Él sólo asintió, apretando los labios.

La chica se pasó las manos sobre el cabello, suspirando.

-Sé que todo ha sido nuevo y difícil para ti, que es un cambio repentino a lo que ya estabas acostumbrado. Pero te prometo que las cosas estarán bien, sólo hay que aguantar un poco más. Saldremos de aquí, estaremos en protección completa, buscaremos a tus padres, y todo volverá a la normalidad.

Por primera vez, ella le dedicaba una sonrisa verdadera.
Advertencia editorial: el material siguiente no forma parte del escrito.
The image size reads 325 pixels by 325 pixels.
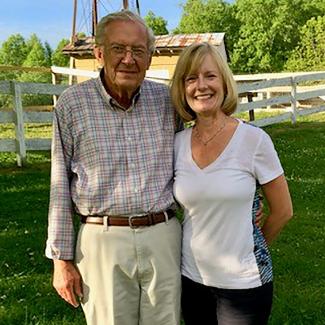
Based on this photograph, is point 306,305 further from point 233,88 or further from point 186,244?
point 233,88

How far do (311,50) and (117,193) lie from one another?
1781 inches

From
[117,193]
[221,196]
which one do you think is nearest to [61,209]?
[117,193]

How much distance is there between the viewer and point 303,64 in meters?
45.6

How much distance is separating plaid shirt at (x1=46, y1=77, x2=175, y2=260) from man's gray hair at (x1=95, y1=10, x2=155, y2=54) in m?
0.22

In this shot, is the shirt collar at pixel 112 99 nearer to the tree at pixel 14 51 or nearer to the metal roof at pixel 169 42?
the metal roof at pixel 169 42

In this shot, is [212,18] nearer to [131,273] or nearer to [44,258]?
[44,258]

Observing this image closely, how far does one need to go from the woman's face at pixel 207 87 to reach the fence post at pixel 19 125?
21.4 feet

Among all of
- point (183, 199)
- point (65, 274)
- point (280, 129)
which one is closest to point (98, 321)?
point (65, 274)

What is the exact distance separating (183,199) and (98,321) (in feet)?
2.28

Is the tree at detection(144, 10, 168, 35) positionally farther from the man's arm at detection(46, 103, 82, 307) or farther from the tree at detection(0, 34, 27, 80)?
the man's arm at detection(46, 103, 82, 307)

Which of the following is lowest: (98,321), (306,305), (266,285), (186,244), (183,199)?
(306,305)

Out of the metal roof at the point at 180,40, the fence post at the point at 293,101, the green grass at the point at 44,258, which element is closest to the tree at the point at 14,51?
the metal roof at the point at 180,40

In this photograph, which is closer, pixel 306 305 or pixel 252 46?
pixel 306 305

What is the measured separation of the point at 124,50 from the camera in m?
2.47
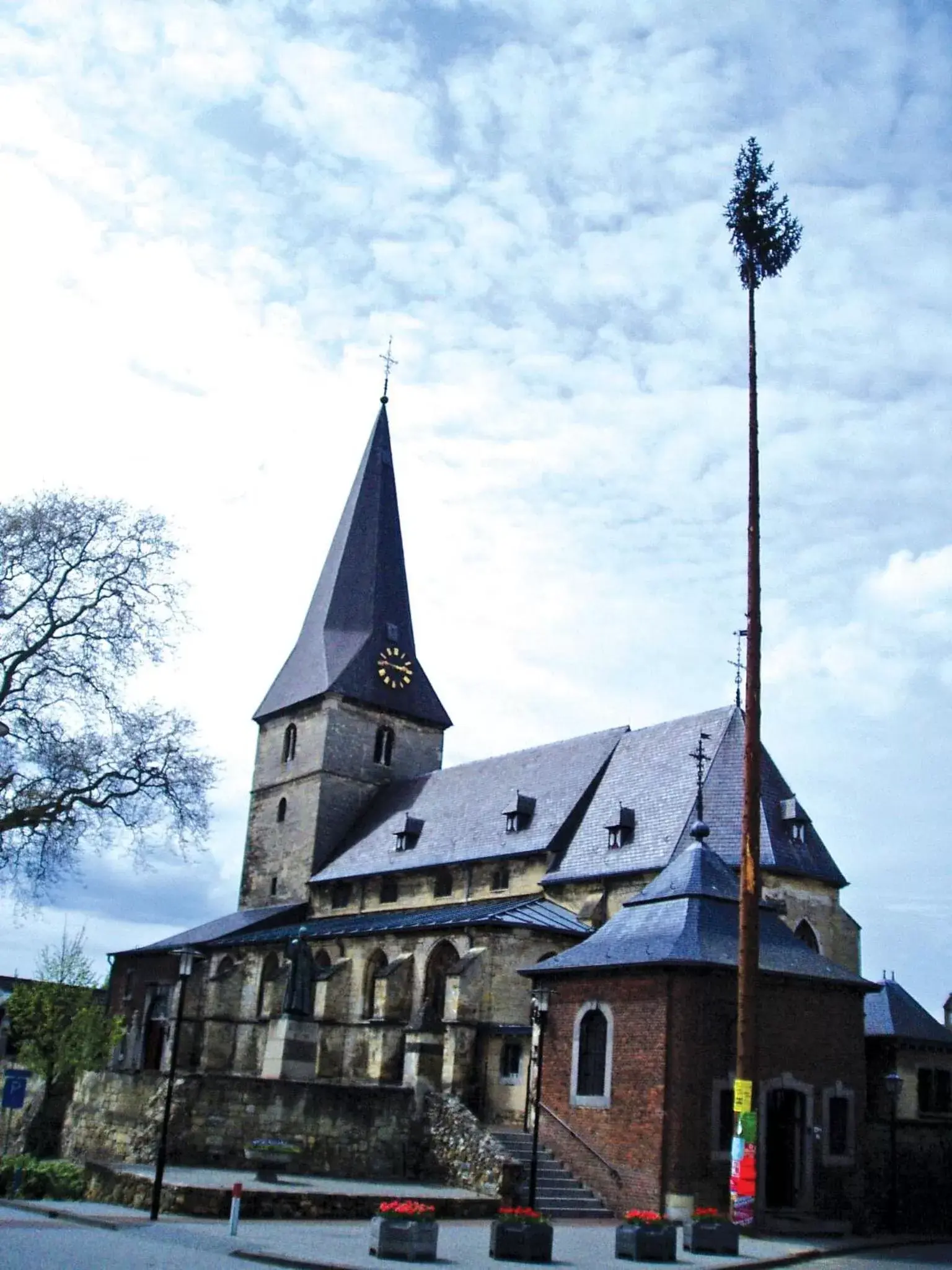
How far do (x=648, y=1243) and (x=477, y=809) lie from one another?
26827mm

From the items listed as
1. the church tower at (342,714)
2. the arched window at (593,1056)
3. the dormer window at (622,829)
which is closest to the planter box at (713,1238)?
the arched window at (593,1056)

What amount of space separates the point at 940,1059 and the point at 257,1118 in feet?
53.2

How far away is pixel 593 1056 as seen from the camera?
80.3 ft

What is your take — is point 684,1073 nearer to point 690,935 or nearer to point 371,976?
point 690,935

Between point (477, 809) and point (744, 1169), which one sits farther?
point (477, 809)

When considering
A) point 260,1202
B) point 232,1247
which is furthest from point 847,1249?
point 232,1247

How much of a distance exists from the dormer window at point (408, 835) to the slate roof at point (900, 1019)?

Aunque él aún no sabía quién era ella en verdad, su gesto le provocó calma. Le devolvió la mirada directa, sonriendo lúgubremente.

-Ve a descansar, mejor, mañana ya veremos qué hacer.

Ernesto la obedeció y subió al segundo piso. Hizo una parada al baño; al menos para su fortuna, seguía intacto y lejos de los olores del baño de abajo. Se dirigió a la recámara vacía, acostándose en la cama sin importarle lo sucia que estaba, de todas maneras, él no estaba tan limpio que digamos.

Su cuerpo se sentía más cansado aun. Los pies y manos le palpitaban, sentía el ritmo cardiaco muy acelerado y sus ojos le ardían aún más que el raspón de bala que tenía en el brazo. Cerró los párpados un instante, el cansancio lo venció enseguida.